Austrian Court Ruling on Immaterial Damages for GDPR violation – A Mere Violation Of Data Protection Regulations Is Not Enough


In February, the first decision of an Austrian Appellate Court regarding a claim for immaterial damages under Art 82 GDPR has been issued. In its final decision (13th February 2020, 1 R 182/19b), the Higher Regional Court of Innsbruck, as the court of appeal, overturned a much-noticed decision of the Regional Court of Feldkirch:

Instead of EUR 800 granted to the plaintiff in the first instance, the Court of Appeal entirely dismissed the action on the ground that the plaintiff had neither sufficiently claimed nor proved the immaterial damage caused by the defendant's infringement. A mere violation of data protection regulations, even if it has led to short-term negative thoughts, does not reach the "materiality threshold" for immaterial damages. 



1.    Case fact

Just over a year ago, a data protection scandal drew considerable media attention in Austria: The Austrian Post had unlawfully collected and sold personal data of millions of individuals. It had calculated the "political affinity" of millions of Austrians based on sociodemographic factors and sold this data to business partners. The subsequent proceedings before the data protection authority led to the highest (not yet final) fine imposed in Austria under the GDPR, to date – EUR 18 million. In the course of this major data protection dispute, an Austrian lawyer filed suit against the Austrian Post on the basis of Art 82 GDPR for infringing his rights under the GDPR and demanded EUR 2,500 in damages.

The Austrian Post had assigned certain characteristics to the plaintiff, including the plaintiff’s “political affinity”. The plaintiff considered his alleged political opinion a special category of personal data, the storage of which requires the legal basis of his consent according to Art 9 GDPR. In addition, the Austrian Post had not informed the plaintiff about this processing of his data. The plaintiff claimed that, as a result of that unlawful and negligent processing, he irretrievably lost control of his data and suffered immaterial damage.
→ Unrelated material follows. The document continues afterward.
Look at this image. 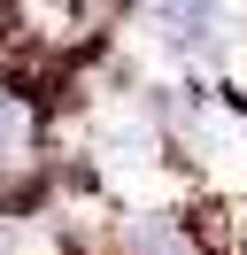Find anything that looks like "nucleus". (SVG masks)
<instances>
[{"label": "nucleus", "instance_id": "1", "mask_svg": "<svg viewBox=\"0 0 247 255\" xmlns=\"http://www.w3.org/2000/svg\"><path fill=\"white\" fill-rule=\"evenodd\" d=\"M147 23L170 54H193V62H216V47H224L216 0H147Z\"/></svg>", "mask_w": 247, "mask_h": 255}, {"label": "nucleus", "instance_id": "2", "mask_svg": "<svg viewBox=\"0 0 247 255\" xmlns=\"http://www.w3.org/2000/svg\"><path fill=\"white\" fill-rule=\"evenodd\" d=\"M116 255H201L178 209H131L116 224Z\"/></svg>", "mask_w": 247, "mask_h": 255}]
</instances>
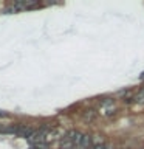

The Court of first instance held that the “political affinity” of a person must be considered as a special category of personal data, since it reflects the political opinion of that person. The Austrian Post has neither been able to provide a legal basis for the processing of these special categories of personal data (in particular not the consent of the plaintiff), nor has it informed the plaintiff about such processing. As a result, the Austrian Post was held liable for a material breach of Art 9 GDPR as well as Art 14 GDPR. Both violations were considered to constitute a material impairment of the basic rights and freedoms of the plaintiff and the court awarded the plaintiff the amount of EUR 800 as immaterial damages.  

2.    Appellate Decision

The Court of Appeal held as follows:

According to the general principles of Austrian tort law, a plaintiff must, even in the case of GDPR damages, specifically demonstrate the considerable disadvantage in his or her emotional life that was caused by the alleged violations of the GDPR and the resulting impairment of personality rights.
The case-law of the Union Courts has also established as a condition for compensable damage that it must have been 'factual' and 'certain'. Thus, purely hypothetical and indefinite damages are to be excluded. There must be an actual impairment in the emotional world in order for immaterial damages to be awarded under the GDPR. The European Court of Justice considers psychological and mental suffering to be such impairment. The mere fact of a violation of data protection regulations, even if it has led to short-term negative feelings, is not in itself a disadvantage that could lead to a claim for damages. Thus, a minimum of personal impairment must be demanded for the existence of immaterial damage.

Although, according to the clear wording of Art 82 GDPR, no serious violation of the right of personality is required in order to claim immaterial damages, the assumption that every GDPR violation leads to a compensatory obligation solely for general preventive reasons is incorrect. The obligation to compensate for immaterial damages must be counterbalanced by an identifiable and insofar factual violation of the right of personality, which may lie, for example, in the "exposure" resulting from unlawful access to data.

In the specific case, the plaintiff had merely put forward general statements that he had suffered " immaterial damage ", "adversity", "uncertainty", "disadvantage". However, he did not claim or prove the necessary concrete emotional impairment in his person nor that the breach of data protection had actually impaired his emotional world. The description of the damage only by verba legalia or only in general form was not sufficient for the assertion of a claim under Art 82 GDPR.


3.    Conclusion and what to expect

With this decision, the Higher Regional Court has clearly ruled against extensive liability under Art 82 GDPR. While immaterial damages claims will of course remain possible, the consequences of an infringement must reach a certain "materiality threshold". Also, a comparison with an "average person" must now be made, which will presumably lead to a strong individual assessment, especially since the criteria to be applied for such an objective understanding are still unclear. The specific consideration of the individual case will also make the mass assertion of such claims for damages more difficult in the future. 

It remains to be seen whether the other Austrian Higher Regional Courts will follow this case law, and how the Supreme Court will decide such a case if one is ever brought before it (which was not possible in the present case due to the small value in dispute).